----- TEXTO DA PÁGINA -----

Título: Sem grandes surpresas
Autor: Dantas, Fernando ; Rodrigues, Alexandre
Fonte: O Estado de São Paulo, 04/06/2011, Economia, p. B1

Em 2010, a economia desacelerou bastante. O PIB começou crescendo a uma taxa anualizada de 9% e fechou a 3%, depois de no terceiro trimestre ter batido em apenas 1,6% anualizados. Os analistas, que já esperavam queda no crescimento em 2011, até mesmo por efeitos estatísticos, passaram a temer desaceleração ainda mais forte.

A composição do crescimento no quarto trimestre de 2010 também gerou apreensão. Puxado pela alta do consumo das famílias, de 10,4% (anualizada), e com o investimento crescendo apenas 2,6% (anualizados), o que derrubou a taxa de investimento para 18% do PIB, ante 19,4% do PIB no trimestre anterior, esse padrão de crescimento gerava dupla preocupação: que o investimento fosse insuficiente para sustentar uma alta forte do PIB e fosse preciso tomar medidas mais fortes para conter o endividamento e o consumo das famílias.

-----

EXERCÍCIOS PROPOSTOS
1. Transcreva palavra por palavra o trecho da reportagem sobre a economia, começando em "A composição do" e indo até "consumo das famílias.".
2. Liste todos os percentuais citados na reportagem sobre a economia.
3. Segundo a reportagem sobre a economia, quanto cresceu o consumo das famílias no quarto trimestre de 2010?

----- DADOS REGISTRADOS -----

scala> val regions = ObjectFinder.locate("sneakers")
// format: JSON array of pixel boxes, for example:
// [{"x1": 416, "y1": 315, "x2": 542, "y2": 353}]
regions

-----

RESPOSTAS
1.
A composição do crescimento no quarto trimestre de 2010 também gerou apreensão. Puxado pela alta do consumo das famílias, de 10,4% (anualizada), e com o investimento crescendo apenas 2,6% (anualizados), o que derrubou a taxa de investimento para 18% do PIB, ante 19,4% do PIB no trimestre anterior, esse padrão de crescimento gerava dupla preocupação: que o investimento fosse insuficiente para sustentar uma alta forte do PIB e fosse preciso tomar medidas mais fortes para conter o endividamento e o consumo das famílias.

2. 9%, 3%, 1,6%, 10,4%, 2,6%, 18% e 19,4%

3. 10,4%, em taxa anualizada.